In comparing the growth rate of population and housing stock, it is noted that population grew at a faster rate than housing by 0.5 percent. This translates into a shortage of almost 6,700 housing units, and suggests that the demand for new housing outpaced supply.
Mortgage rates are indirectly related to interest rates set by the Federal Reserve Bank (Fed). In 2003, the Fed left interest rates unchanged. Mortgage rates in 2003 fluctuated between a low of 5.23 percent and a high of 6.25 percent. As chart 2 above shows, permits tended to rise when mortgage rates fell, and vice versa, clearly showing an inverse relationship between rates and permits. Data from the Federal Home Loan Mortgage Corporation showed that mortgage rates in 2003 reached a 33-year low of 5.23 percent. Accordingly, the housing market remained strong in 2003. As interest rates rise in 2004, a slow down in housing activity can be expected. The Fed has already raised rates by 0.25 percent to 1.25 percent in June of this year. This is likely to be the beginning of a series of rate hikes that may have adverse consequences for the housing sector.
Subsidized housing units
The annual Affordable Housing Appeals Procedure List, published by the Department of Economic and Community Development, shows the percentage of assisted housing by municipality.
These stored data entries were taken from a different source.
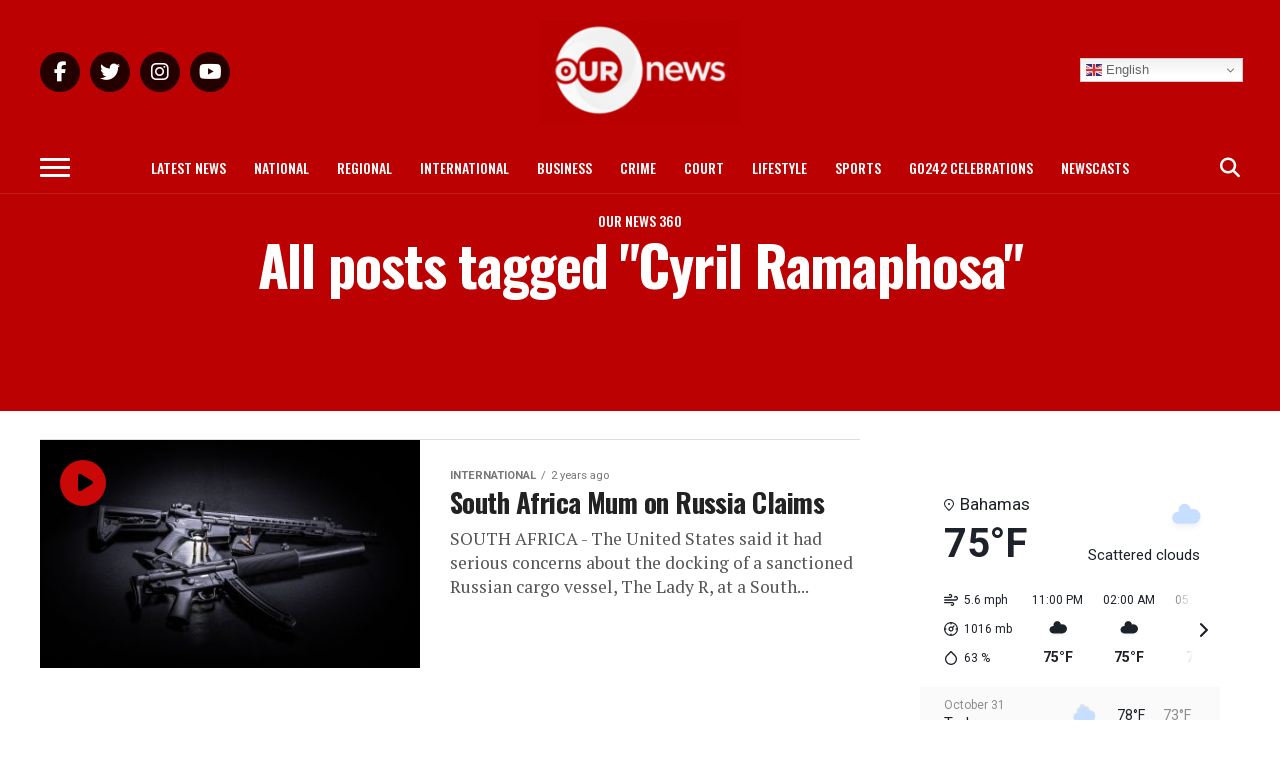

--- FILE ---
content_type: text/css;charset=UTF-8
request_url: https://ournews.bs/_jb_static/??afeb90470a
body_size: 14
content:
margin:40px 0;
Subsidized housing includes: (1) units receiving financial assistance from governmental programs such as State Rental Assistance; (2) housing currently financed by the Connecticut Housing Finance Authority; and (3) properties with deed restrictions requiring that the property be sold or rented at or below prices which equal less than the 80 percent of area median income. The income limits guidelines are established by the U.S. Department of Housing and Urban Development.
In 2003, there were 152,658 subsidized housing units, 11 percent of the Census 2000 housing stock. The largest five cities shared more than 40 percent of the subsidized units, while the City of Hartford showed the largest number and percentage of assisted units. Connecticut General Statute 8-30g states that municipalities with more than ten percent of their housing stock designated as assisted housing units are exempt from the appeal process. Through the appeal process, developers are entitled to appeal decisions made by a local board or commission in regard to affordable housing projects. Currently, 29 cities and towns are on the exempt list.
Will the housing sector continue to grow in 2004? It depends on a number of factors. Certainly, the overall economy plays an important role as do interest rates and personal income. Halfway into this year, new permits have increased almost 18 percent compared to a year ago. That fact, combined with Connecticut's improved economy, leads me to believe that the housing market will keep pace with-if not surpass-2003 levels.
Commissioner James F. Abromaitis of the Connecticut Department of Economic and
Community Development (DECD) announced that Connecticut communities authorized 1,154 new housing units in
July 2004, a 24.4 percent increase compared to July of 2003 when 928 units were authorized.
The Department further indicated that the 1,154 units permitted in July
2004 represent a 10.1 percent decrease from the 1,283 units permitted in June 2004. The year-to-date
permits are up 19.0 percent, from 5,526 through July 2003, to 6,577 through July 2004.
The Stamford Labor Market Area showed the largest increase in terms of units (95) and percentage
growth (215.9) compared to a year ago. Danbury led all municipalities with 90 units, followed by Stamford
with 61, and Southington with 41. From a county perspective, only Hartford County showed year-to-date loss.